Especialistas dizem que a qualidade porosa da argila realça o sabor do chá, permitindo que este respire.
“É fácil preparar o chá completamente. Imaginamos este bule como um utensílio de respiração.
Quando preparamos chá nele, mesmo que deixemos as folhas em infusão durante muito tempo, o chá não ficará com um gosto rançoso”, explica o especialista em chá Zhou Weiping.
Para muitos, a transformação de um bule Zisha - de terra bruta em arte refinada - reflete uma profunda conexão com a natureza. Isto torna o ato de beber chá numa celebração da cultura.
“Quando o vê pela primeira vez, acabado de sair do forno, tem uma qualidade ígnea. Mas, à medida que o utilizar, o seu brilho e charme trar-lhe-ão alegria. Vai adorar segurá-lo nas suas mãos. É um símbolo enriquecido com cultura, que representa muitos sentimentos do povo chinês”, diz Zhou.
Impressionado com a arte
Assim como os bules Zisha incorporam a essência do artesanato chinês, de muitas maneiras, o fabrico de vidro reflete a herança artística da Europa. Num canto tranquilo do nordeste de França, a Saint-Louis Crystal cria obras de arte fascinantes há quase cinco séculos.
Entre as suas criações mais icónicas, estão os seus lendários pisa-papéis.

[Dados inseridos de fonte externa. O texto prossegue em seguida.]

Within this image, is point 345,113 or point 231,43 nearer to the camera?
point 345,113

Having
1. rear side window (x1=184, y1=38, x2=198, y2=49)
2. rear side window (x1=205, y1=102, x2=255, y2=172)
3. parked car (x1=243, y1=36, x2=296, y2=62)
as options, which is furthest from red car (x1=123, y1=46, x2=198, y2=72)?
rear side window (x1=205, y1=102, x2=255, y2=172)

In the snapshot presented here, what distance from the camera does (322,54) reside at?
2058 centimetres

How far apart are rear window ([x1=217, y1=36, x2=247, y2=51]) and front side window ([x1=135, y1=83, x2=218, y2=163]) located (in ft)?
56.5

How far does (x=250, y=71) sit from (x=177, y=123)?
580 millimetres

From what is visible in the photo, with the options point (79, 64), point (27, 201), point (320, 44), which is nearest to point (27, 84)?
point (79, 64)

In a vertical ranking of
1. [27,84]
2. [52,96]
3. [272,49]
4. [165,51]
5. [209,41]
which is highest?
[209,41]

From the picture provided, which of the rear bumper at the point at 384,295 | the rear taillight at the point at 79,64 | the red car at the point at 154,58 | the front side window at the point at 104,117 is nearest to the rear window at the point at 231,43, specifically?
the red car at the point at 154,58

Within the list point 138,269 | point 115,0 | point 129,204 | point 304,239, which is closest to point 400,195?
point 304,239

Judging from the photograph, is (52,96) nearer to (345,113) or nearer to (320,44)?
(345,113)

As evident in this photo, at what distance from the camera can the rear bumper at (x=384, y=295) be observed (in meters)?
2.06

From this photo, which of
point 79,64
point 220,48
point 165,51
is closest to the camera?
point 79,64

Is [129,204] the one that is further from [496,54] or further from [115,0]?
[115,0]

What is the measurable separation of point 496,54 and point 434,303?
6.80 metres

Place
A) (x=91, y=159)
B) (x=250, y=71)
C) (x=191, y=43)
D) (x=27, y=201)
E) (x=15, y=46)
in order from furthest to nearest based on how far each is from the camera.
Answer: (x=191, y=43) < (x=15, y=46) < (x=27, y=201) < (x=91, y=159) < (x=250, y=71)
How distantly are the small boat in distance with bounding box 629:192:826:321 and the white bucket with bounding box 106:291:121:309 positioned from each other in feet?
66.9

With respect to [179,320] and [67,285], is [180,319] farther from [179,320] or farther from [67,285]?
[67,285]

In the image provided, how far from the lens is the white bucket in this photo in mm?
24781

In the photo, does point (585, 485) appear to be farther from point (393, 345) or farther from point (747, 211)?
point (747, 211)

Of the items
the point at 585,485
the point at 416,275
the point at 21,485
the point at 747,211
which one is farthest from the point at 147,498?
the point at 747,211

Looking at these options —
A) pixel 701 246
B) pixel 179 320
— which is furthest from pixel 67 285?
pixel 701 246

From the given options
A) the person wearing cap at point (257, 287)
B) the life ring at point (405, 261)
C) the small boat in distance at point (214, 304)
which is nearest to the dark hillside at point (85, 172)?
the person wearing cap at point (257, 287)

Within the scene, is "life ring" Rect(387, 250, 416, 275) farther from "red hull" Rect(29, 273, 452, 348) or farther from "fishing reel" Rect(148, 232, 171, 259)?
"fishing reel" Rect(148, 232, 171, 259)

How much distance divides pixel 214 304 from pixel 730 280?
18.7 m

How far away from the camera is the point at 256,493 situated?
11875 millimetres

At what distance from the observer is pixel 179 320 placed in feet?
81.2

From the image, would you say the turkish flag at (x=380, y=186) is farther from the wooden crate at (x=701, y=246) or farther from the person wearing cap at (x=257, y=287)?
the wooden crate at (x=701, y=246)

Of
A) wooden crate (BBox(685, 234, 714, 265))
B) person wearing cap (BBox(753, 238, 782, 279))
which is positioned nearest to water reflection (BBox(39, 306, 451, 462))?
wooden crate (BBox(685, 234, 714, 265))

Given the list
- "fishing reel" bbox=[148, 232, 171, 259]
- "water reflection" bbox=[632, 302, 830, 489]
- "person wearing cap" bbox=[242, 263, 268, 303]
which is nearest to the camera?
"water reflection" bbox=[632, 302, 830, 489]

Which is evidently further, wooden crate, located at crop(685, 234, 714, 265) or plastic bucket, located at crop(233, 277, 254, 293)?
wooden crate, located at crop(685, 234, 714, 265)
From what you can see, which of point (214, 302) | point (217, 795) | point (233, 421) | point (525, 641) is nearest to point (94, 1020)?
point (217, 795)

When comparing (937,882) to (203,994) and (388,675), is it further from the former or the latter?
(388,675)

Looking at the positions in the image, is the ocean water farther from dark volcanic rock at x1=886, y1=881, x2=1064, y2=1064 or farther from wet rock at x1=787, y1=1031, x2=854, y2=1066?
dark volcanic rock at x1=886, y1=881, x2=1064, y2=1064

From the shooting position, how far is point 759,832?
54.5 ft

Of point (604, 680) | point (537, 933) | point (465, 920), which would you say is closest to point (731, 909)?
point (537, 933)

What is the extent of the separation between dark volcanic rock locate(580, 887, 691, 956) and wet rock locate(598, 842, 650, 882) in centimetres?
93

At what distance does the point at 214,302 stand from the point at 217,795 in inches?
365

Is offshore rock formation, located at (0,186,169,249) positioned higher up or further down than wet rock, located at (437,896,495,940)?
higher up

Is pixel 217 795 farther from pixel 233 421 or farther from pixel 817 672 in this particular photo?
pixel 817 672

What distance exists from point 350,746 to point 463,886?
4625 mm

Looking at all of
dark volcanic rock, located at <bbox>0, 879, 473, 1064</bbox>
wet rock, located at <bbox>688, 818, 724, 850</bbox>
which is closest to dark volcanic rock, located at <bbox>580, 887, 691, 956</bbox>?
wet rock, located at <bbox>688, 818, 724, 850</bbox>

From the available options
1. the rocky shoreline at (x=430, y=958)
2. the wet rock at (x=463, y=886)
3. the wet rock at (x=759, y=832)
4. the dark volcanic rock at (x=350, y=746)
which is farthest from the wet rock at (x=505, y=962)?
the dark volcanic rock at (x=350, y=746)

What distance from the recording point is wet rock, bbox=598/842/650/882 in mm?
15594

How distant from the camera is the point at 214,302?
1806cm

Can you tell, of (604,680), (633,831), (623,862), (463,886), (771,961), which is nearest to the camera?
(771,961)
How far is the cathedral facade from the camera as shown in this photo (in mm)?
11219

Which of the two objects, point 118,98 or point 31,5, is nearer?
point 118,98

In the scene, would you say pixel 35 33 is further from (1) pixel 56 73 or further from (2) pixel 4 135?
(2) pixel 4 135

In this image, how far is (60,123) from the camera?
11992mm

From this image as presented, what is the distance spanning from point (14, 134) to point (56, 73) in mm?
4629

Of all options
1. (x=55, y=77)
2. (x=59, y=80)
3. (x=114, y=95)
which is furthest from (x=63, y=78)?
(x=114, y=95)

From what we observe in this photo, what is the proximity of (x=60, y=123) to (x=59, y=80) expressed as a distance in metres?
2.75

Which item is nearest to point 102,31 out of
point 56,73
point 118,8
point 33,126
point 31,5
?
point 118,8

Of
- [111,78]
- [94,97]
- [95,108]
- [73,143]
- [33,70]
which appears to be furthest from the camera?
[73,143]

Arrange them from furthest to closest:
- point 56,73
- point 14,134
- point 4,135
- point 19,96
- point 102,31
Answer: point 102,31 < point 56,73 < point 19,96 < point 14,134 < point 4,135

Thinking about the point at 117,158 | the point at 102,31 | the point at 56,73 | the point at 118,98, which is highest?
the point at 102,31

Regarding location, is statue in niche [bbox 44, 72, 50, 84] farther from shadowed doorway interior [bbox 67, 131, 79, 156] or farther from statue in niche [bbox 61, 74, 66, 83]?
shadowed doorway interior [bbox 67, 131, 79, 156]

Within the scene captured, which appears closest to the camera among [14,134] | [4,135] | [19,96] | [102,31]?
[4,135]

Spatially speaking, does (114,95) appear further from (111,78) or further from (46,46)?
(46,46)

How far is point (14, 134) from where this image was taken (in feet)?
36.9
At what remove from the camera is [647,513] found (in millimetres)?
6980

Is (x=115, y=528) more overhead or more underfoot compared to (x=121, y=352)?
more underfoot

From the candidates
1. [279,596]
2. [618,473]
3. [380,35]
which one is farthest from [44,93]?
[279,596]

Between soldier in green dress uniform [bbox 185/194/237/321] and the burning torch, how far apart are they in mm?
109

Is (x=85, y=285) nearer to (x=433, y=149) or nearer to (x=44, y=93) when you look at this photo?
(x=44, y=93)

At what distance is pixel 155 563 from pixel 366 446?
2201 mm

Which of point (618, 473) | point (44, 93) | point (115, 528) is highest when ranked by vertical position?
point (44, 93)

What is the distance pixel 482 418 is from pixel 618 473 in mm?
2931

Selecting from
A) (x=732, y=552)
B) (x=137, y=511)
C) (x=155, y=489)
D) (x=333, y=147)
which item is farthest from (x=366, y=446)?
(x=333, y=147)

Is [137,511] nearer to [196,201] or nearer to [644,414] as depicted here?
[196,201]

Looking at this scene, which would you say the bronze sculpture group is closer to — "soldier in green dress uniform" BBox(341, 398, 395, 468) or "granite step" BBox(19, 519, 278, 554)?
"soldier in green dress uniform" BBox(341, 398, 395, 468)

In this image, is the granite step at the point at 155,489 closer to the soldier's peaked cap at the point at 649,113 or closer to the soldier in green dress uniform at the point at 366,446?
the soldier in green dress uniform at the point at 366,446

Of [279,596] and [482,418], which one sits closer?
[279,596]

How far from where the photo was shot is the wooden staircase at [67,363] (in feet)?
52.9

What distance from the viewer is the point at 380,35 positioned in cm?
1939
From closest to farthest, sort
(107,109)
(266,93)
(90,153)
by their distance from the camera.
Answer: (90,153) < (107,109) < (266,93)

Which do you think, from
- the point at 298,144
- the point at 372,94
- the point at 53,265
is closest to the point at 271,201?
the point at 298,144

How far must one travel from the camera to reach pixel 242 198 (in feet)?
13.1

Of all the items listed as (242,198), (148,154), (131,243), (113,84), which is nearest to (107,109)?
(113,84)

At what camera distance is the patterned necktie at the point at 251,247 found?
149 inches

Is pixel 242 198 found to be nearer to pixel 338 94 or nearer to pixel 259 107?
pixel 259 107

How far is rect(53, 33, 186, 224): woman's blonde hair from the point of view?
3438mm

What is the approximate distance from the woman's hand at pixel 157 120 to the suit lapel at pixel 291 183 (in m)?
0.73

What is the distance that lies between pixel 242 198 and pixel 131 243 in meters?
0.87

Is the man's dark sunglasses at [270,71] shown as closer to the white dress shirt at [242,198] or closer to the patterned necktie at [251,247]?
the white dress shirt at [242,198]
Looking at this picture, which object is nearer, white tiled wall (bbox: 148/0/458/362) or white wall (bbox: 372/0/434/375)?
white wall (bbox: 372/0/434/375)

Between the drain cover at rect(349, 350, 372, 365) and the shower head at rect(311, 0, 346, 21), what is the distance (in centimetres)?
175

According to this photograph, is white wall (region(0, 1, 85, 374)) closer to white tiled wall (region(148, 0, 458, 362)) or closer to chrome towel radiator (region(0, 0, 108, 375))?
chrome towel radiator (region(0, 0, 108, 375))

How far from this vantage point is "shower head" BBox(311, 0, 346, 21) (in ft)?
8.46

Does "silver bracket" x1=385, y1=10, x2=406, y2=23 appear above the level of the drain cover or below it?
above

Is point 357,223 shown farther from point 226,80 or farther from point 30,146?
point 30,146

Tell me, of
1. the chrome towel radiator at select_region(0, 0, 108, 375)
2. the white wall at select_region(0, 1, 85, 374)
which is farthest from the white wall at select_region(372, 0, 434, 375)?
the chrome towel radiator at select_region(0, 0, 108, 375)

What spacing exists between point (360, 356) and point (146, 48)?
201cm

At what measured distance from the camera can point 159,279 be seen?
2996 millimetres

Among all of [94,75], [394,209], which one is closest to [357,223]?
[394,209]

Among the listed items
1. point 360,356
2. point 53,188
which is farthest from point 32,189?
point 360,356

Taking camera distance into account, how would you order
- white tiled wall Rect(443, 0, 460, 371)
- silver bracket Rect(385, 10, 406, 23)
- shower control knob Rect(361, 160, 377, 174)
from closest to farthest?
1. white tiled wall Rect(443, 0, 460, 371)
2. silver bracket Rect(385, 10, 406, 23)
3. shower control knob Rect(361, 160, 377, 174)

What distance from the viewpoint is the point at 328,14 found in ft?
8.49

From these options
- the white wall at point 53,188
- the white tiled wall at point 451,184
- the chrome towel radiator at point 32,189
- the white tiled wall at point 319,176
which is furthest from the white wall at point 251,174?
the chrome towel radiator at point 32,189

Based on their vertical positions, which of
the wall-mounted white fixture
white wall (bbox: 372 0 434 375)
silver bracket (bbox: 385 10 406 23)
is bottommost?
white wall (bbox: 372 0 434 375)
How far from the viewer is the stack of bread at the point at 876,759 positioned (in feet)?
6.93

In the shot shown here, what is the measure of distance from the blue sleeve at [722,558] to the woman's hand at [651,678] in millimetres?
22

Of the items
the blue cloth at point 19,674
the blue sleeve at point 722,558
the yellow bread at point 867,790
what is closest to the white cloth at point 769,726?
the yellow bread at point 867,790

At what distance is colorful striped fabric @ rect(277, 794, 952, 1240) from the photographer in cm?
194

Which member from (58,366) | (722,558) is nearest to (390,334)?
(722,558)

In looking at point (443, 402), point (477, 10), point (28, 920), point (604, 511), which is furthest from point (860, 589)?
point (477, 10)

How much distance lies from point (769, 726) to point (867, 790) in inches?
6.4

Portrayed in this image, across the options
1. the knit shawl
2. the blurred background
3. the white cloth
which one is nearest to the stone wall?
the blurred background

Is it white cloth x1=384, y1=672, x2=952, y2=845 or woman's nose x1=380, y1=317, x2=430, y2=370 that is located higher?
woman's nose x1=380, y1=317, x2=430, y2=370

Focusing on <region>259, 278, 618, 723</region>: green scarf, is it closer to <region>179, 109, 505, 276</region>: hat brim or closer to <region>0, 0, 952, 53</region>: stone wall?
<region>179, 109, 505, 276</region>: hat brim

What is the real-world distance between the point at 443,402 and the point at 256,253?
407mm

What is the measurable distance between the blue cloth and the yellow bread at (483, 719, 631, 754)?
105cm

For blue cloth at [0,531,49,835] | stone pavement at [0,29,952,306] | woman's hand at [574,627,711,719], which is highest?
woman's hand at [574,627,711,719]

“É preciso ter uma verdadeira paixão para fazer pisa-papéis. "É preciso ser um criador, um designer por um lado, e também um artista por outro, para fabricar um pisa-papéis", explica a mestre fabricante de pesos de papel Ange Maurer, vencedora do prestigiado prémio Meilleur Ouvrier de , o maior reconhecimento de artesanato do país.
Parte do processo envolve extrair cristais derretidos para fazer hastes com mais de 30 metros de comprimento. Depois de arrefecidas, estas hastes são cortadas e meticulosamente combinadas com outras, depois esticadas novamente para formar padrões florais complexos, conhecidos como millefiori. Os pequenos pedaços são então dispostos em moldes. Em seguida, estes são selados com uma mistura derretida para realçar os designs deslumbrantes.
Mas a arte de Saint-Louis vai muito além dos pisa-papéis. A fábrica produz uma variedade de criações de vidro, incluindo vasos, lustres e utensílios de mesa. Para os artesãos do ateliê quente, cada criação é uma dança delicada entre o tempo e a arte necessária antes que o vidro arrefeça.
“O lado artístico do fabrico de vidro é muito importante. Quando vemos a complexidade das peças, é preciso ter um sentido artístico, tanto pela beleza da peça quanto pelo toque delicado necessário”, explica o mestre vidreiro Jean-Marc Pierron.
Cada peça na Saint-Louis é feita à mão e, portanto, única, mas a precisão continua a ser primordial. No ateliê de gravação e corte, até o menor erro pode significar ter de começar tudo de novo.
“Exige muito rigor e concentração”, diz a mestre de corte e gravação, Claudia Lejeune. “Além de tudo isso, também tem de se tornar automático, já que repetimos continuamente os mesmos pontos, então temos de estar vigilantes se quisermos um padrão perfeito.”
Tradição artística partilhada
Olhando mais de perto, a elegância terrosa de um bule de chá Zisha e o brilho cintilante do cristal Saint-Louis não são assim tão diferentes. Unidas por uma devoção comum à arte, precisão e funcionalidade, estas duas tradições artísticas transcendem o tempo e a geografia.